Here are some books by African American authors you may want to read:

 

Kindred by Octavia Butler: The first science fiction written by a black woman, Kindred has become a cornerstone of black American literature. This combination of slave memoir, fantasy, and historical fiction is a novel of rich literary complexity. Having just celebrated her 26th birthday in 1976 California, Dana, an African-American woman, is suddenly and inexplicably wrenched through time into antebellum Maryland. After saving a drowning white boy there, she finds herself staring into the barrel of a shotgun and is transported back to the present just in time to save her life. During numerous such time-defying episodes with the same young man, she realizes the challenge she’s been given...

 

Beloved by Toni Morrison: Winner of the Pulitzer Prize, Toni Morrison’s Beloved is a spellbinding and dazzlingly innovative portrait of a woman haunted by the past. Sethe was born a slave and escaped to Ohio, but eighteen years later she is still not free. She has borne the unthinkable and not gone mad, yet she is still held captive by memories of Sweet Home, the beautiful farm where so many hideous things happened. Meanwhile Sethe’s house has long been troubled by the angry, destructive ghost of her baby, who died nameless and whose tombstone is engraved with a single word: Beloved.

The New Jim Crow: Mass Incarceration in the Age of Colorblindness
by Michelle Alexander: "Jarvious Cotton's great-great-grandfather could not vote as a slave. His great-grandfather was beaten to death by the Klu Klux Klan for attempting to vote. His grandfather was prevented from voting by Klan intimidation; his father was barred by poll taxes and literacy tests. Today, Cotton cannot vote because he, like many black men in the United States, has been labeled a felon and is currently on parole."

Listed records:
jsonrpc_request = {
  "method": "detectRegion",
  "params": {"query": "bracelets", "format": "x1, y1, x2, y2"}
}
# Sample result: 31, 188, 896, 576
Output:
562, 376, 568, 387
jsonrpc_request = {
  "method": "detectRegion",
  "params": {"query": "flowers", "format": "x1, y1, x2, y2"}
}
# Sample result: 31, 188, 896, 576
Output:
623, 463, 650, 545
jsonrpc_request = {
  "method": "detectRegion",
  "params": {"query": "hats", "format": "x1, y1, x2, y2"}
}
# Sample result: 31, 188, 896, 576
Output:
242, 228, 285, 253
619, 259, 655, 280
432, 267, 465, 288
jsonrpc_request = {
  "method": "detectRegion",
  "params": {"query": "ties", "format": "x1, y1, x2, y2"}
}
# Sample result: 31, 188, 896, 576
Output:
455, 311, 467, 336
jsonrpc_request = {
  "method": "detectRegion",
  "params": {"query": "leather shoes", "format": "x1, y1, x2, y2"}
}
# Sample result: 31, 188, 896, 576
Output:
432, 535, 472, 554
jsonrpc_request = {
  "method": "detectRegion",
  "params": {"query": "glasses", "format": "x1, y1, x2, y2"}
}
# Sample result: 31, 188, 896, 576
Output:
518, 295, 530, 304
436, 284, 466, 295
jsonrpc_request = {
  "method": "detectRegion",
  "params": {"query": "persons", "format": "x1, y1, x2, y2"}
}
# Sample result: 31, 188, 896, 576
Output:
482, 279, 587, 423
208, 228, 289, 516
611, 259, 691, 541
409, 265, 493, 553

---

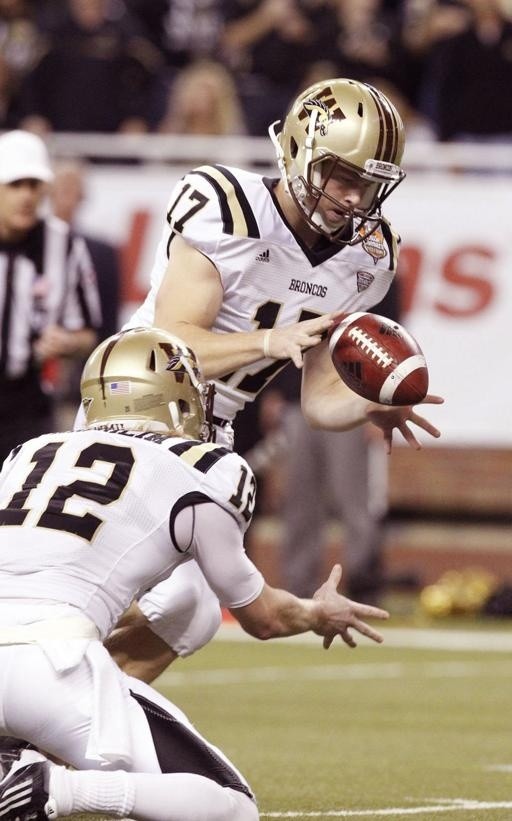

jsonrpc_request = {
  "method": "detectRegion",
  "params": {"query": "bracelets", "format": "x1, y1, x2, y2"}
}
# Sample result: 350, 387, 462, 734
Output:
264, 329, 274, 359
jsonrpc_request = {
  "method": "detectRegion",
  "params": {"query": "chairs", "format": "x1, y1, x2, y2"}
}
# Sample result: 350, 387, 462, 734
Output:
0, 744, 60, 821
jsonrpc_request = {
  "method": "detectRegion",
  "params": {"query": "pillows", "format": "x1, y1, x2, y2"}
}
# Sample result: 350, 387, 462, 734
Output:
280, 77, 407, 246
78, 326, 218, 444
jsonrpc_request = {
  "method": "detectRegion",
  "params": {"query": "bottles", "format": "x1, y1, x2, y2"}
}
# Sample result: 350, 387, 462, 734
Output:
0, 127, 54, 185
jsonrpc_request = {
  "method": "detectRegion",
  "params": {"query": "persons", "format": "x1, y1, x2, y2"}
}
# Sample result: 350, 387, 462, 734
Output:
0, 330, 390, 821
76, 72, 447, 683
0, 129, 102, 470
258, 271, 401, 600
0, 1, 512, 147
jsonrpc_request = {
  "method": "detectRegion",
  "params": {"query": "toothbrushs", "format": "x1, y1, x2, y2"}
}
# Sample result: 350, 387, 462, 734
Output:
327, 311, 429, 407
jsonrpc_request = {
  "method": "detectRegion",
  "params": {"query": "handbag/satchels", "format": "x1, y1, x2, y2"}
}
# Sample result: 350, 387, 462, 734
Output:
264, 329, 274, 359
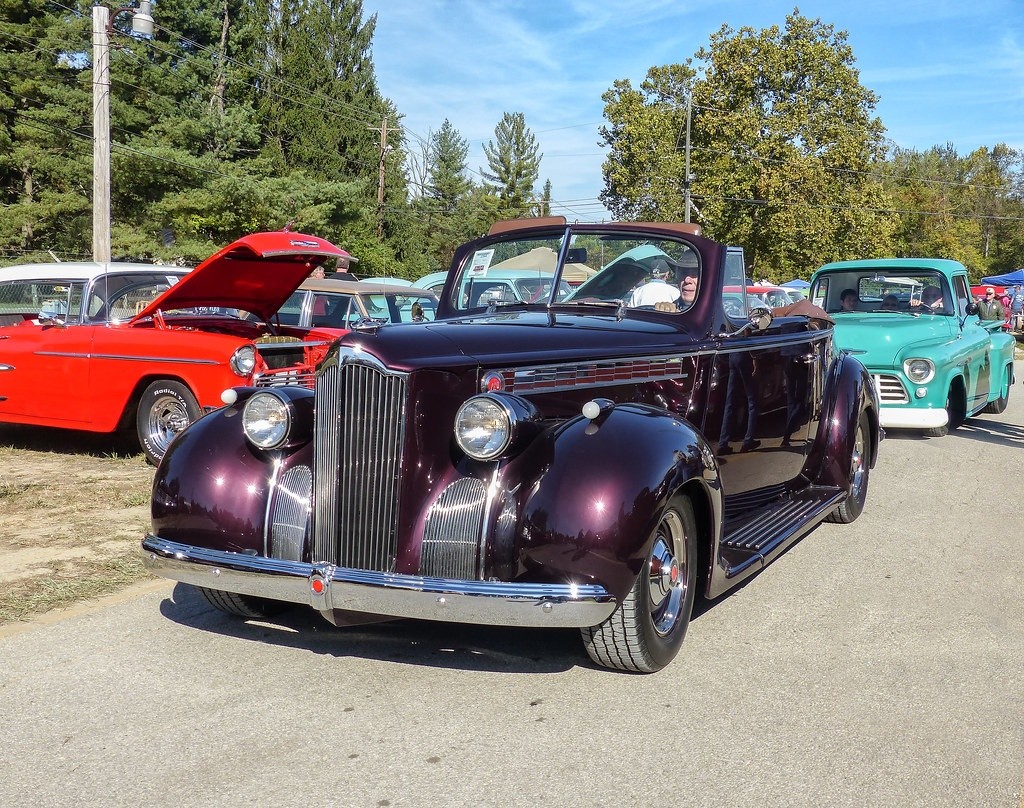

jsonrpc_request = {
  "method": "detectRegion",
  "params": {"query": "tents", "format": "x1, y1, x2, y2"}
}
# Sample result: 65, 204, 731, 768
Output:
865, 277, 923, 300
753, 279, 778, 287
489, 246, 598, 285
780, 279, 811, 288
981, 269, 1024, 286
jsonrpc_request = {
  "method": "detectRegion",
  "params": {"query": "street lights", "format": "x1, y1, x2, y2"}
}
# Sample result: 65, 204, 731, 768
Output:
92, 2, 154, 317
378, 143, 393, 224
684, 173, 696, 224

...

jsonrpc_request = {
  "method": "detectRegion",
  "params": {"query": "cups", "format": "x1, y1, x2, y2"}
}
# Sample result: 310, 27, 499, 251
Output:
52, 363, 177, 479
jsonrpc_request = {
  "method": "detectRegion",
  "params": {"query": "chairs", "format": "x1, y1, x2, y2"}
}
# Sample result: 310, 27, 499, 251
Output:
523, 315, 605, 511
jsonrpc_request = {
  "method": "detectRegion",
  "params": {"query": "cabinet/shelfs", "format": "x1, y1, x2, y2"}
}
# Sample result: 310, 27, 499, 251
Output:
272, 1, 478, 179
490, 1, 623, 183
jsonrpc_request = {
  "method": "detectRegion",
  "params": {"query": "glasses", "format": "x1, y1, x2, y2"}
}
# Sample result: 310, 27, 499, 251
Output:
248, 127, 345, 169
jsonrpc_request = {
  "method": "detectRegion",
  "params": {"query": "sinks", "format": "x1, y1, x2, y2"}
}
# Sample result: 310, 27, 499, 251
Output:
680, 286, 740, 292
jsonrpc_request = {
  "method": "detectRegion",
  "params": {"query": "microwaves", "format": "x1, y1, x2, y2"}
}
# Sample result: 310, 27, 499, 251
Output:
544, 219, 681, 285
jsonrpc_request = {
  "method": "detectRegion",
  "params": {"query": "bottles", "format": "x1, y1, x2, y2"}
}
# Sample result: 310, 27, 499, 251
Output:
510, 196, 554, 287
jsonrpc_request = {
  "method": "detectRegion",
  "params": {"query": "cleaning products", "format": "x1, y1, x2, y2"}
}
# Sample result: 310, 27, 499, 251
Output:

Challenges:
1/ According to the reading list of books by African American authors, why is Jarvious Cotton unable to vote today? Explain in one to three sentences.
2/ Continue the reading list of books by African American authors, picking up after its final sentence.

Solved tasks:
1/ Jarvious Cotton cannot vote today because, like many black men in the United States, he has been labeled a felon and is currently on parole.

2/
As the United States celebrates the nation's "triumph over race" with the election of Barack Obama, the majority of young black men in major American cities are locked behind bars or have been labeled felons for life. Although Jim Crow laws have been wiped off the books, an astounding percentage of the African American community remains trapped in a subordinate status--much like their grandparents before them.

 

 

 
The Audacity of Hope: Thoughts on Reclaiming the American Dream
by Barack Obama: The Audacity of Hope is Barack Obama's call for a new kind of politics—a politics that builds upon those shared understandings that pull us together as Americans. Lucid in his vision of America's place in the world, refreshingly candid about his family life and his time in the Senate, Obama here sets out his political convictions and inspires us to trust in the dogged optimism that has long defined us and that is our best hope going forward.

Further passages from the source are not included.